Ce n'est pas un bug. C'est une limitation architecturale du RAG classique. Le retrieval en un seul passage (single-shot) ne peut pas résoudre des problèmes qui exigent de la planification, de l'itération et du jugement. C'est exactement ce que l'Agentic RAG apporte : un agent qui raisonne avant de chercher, qui évalue ce qu'il trouve, et qui reformule si le résultat n'est pas satisfaisant.

Voici ce que ça change concrètement, quand c'est pertinent, et quand le RAG classique reste le meilleur choix.

Agentic RAG - Agent IA orchestrant la recherche documentaire en entreprise avec raisonnement multi-étapes
Du retrieval passif à l'investigation active : l'Agentic RAG change la manière dont l'IA exploite vos documents.

En bref

  • Le RAG classique fait un seul passage de recherche puis génère : efficace pour les questions simples, insuffisant pour les requêtes complexes
  • L'Agentic RAG ajoute un agent qui planifie, décompose les requêtes, interroge plusieurs sources et itère jusqu'à obtenir une réponse fiable
  • Patterns clés : query decomposition, self-reflection, tool use, multi-step reasoning
  • Cas d'usage : analyse multi-contrats, audit réglementaire, due diligence, synthèse comparative
  • Compromis : latence de 5 à 30 secondes et coût API multiplié par 3 à 10, mais taux de bonnes réponses nettement supérieur sur les requêtes complexes

Pourquoi le RAG classique atteint ses limites

Le RAG classique fonctionne en trois étapes : l'utilisateur pose une question, le système cherche les passages pertinents dans une base vectorielle, puis un LLM génère une réponse à partir de ces passages. C'est un pipeline linéaire, en un seul passage (single-shot retrieval).

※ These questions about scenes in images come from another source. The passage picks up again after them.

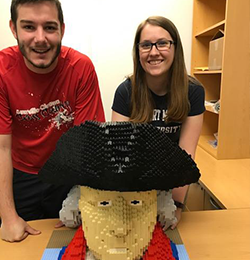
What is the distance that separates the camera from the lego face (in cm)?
74

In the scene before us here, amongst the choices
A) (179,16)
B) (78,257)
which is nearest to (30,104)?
(78,257)

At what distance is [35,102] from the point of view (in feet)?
3.92

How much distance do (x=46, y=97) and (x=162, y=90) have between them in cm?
54

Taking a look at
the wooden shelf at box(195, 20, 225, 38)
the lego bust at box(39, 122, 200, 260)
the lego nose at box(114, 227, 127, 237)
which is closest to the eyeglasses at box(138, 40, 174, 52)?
Answer: the lego bust at box(39, 122, 200, 260)

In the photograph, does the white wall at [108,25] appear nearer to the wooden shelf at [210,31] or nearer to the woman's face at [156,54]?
the wooden shelf at [210,31]

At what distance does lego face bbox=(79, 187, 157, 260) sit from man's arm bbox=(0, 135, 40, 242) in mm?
339

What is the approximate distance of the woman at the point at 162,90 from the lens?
4.06 ft

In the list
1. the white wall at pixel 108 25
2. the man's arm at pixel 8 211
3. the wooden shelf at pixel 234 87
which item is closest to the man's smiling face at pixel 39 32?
the man's arm at pixel 8 211

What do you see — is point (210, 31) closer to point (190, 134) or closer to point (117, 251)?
point (190, 134)

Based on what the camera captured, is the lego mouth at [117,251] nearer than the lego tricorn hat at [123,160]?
No

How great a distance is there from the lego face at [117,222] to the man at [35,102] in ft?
1.21

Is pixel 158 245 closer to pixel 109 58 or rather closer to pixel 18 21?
pixel 18 21

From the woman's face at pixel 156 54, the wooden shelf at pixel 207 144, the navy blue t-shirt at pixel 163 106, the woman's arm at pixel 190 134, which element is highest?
the woman's face at pixel 156 54

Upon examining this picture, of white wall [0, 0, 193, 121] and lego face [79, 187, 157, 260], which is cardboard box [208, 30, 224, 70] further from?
lego face [79, 187, 157, 260]
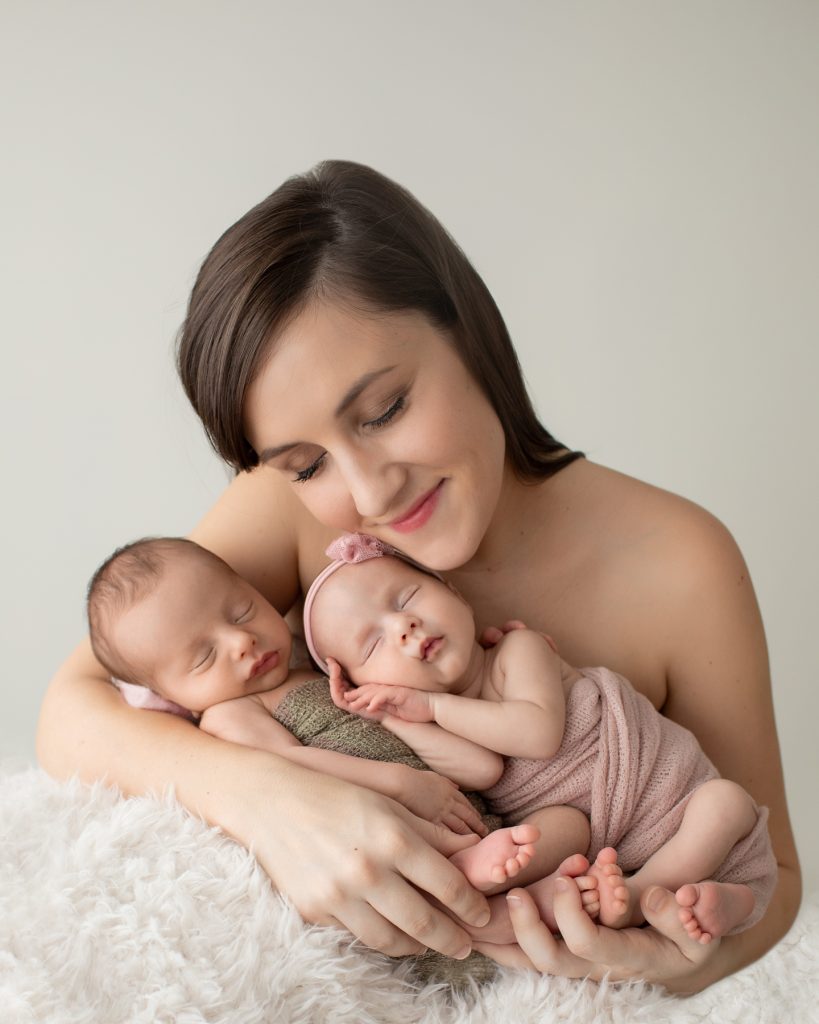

Ce fonctionnement est parfaitement adapté à la majorité des cas d'usage en entreprise. Mais il échoue systématiquement dans trois situations.

Les questions multi-hop

Une question multi-hop nécessite de croiser plusieurs informations issues de documents différents pour construire la réponse. Par exemple : "Quel fournisseur propose le meilleur rapport qualité/prix pour les composants électroniques, en tenant compte des délais de livraison et des conditions de garantie ?"

Le RAG classique va chercher les passages les plus similaires à cette requête. Mais la réponse n'existe dans aucun document unique. Il faudrait comparer les fiches fournisseurs, croiser avec les conditions commerciales, et synthétiser. Un seul passage de retrieval ne peut pas faire ce travail.

Les requêtes ambiguës

Quand un utilisateur demande "Qu'est-ce qu'on risque si on ne respecte pas les délais ?", le système ne sait pas s'il parle de pénalités contractuelles, de risques réglementaires ou de conséquences commerciales. Le RAG classique va chercher les passages les plus similaires à la requête telle quelle, sans demander de précision ni explorer plusieurs pistes.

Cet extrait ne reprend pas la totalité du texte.